Tradicionalmente, trabalhos de documentação tomam para si a tarefa de “reproduzir o real”. Novos profissionais, porém, discutem esse pressuposto, por ser inevitável a interpretação pessoal

TEXTO José Afonso Jr.

01 de Abril de 2012

Para realizar ensaio sobre o litoral, o fotógrafo Mateus Sá percorreu 180 km a pé

Para realizar ensaio sobre o litoral, o fotógrafo Mateus Sá percorreu 180 km a pé

Foto Ricardo Moura

Quando perguntaram a Edmond Dansot, sobre o seu acervo, na Semana de Fotografia do Recife de 2009, sem hesitar, ele respondeu: “Tenho em torno de 75 mil imagens. Imagens, não, 75 mil documentos”. Mas, como esse valor documental é atribuído às fotografias? Provocando Dansot, não se pode afirmar diretamente que toda imagem seja um documento. Seria mais cuidadoso perceber que a fotografia assimila intenções desse tipo, podendo vir a ser documental, dependendo de fatores complementares.

No caso da fotografia pernambucana, observamos, nos últimos 10 anos aproximadamente, um cenário de exploração das alternativas de documentação e as possibilidades e limites envolvidos. Talvez, essa busca esteja sincronizada historicamente com as próprias reorientações da cultura, promovidas por um acesso sem precedentes a horizontes amplos de referências e informações. Em adição, os contornos da prática documental, seja como estilo ou gênero da fotografia, remetem a um universo relacionado ao real, tendo, contudo, aberturas para um estilo mais pessoal, subjetivo, ligado à interpretação do fotógrafo. É também um debate que reproduz, especificamente no nosso estado, as mesmas inquietações e questões presentes no debate histórico da fotografia.
┄┄┄┄┄┄┄┄┄┄
Exercício proposto 1 – Converta todas as linhas de dados abaixo em uma lista JSON de strings, uma para cada linha, deixando de fora as linhas em branco.

Linhas de dados –
┄┄┄┄┄┄┄┄┄┄
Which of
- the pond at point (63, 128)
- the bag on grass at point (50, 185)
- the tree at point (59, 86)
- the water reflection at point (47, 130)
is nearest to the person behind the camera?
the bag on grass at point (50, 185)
┄┄┄┄┄┄┄┄┄┄
Exercício proposto 2 – Devolva, sem nenhuma alteração, tudo o que vai de "Tradicionalmente, trabalhos de" até "de fatores complementares." no texto sobre fotografia documental.

Resposta completa 1 –
[
  "Which of",
  "- the pond at point (63, 128)",
  "- the bag on grass at point (50, 185)",
  "- the tree at point (59, 86)",
  "- the water reflection at point (47, 130)",
  "is nearest to the person behind the camera?",
  "the bag on grass at point (50, 185)"
]

Resposta completa 2 –
Tradicionalmente, trabalhos de documentação tomam para si a tarefa de “reproduzir o real”. Novos profissionais, porém, discutem esse pressuposto, por ser inevitável a interpretação pessoal

TEXTO José Afonso Jr.

01 de Abril de 2012

Para realizar ensaio sobre o litoral, o fotógrafo Mateus Sá percorreu 180 km a pé

Para realizar ensaio sobre o litoral, o fotógrafo Mateus Sá percorreu 180 km a pé

Foto Ricardo Moura

Quando perguntaram a Edmond Dansot, sobre o seu acervo, na Semana de Fotografia do Recife de 2009, sem hesitar, ele respondeu: “Tenho em torno de 75 mil imagens. Imagens, não, 75 mil documentos”. Mas, como esse valor documental é atribuído às fotografias? Provocando Dansot, não se pode afirmar diretamente que toda imagem seja um documento. Seria mais cuidadoso perceber que a fotografia assimila intenções desse tipo, podendo vir a ser documental, dependendo de fatores complementares.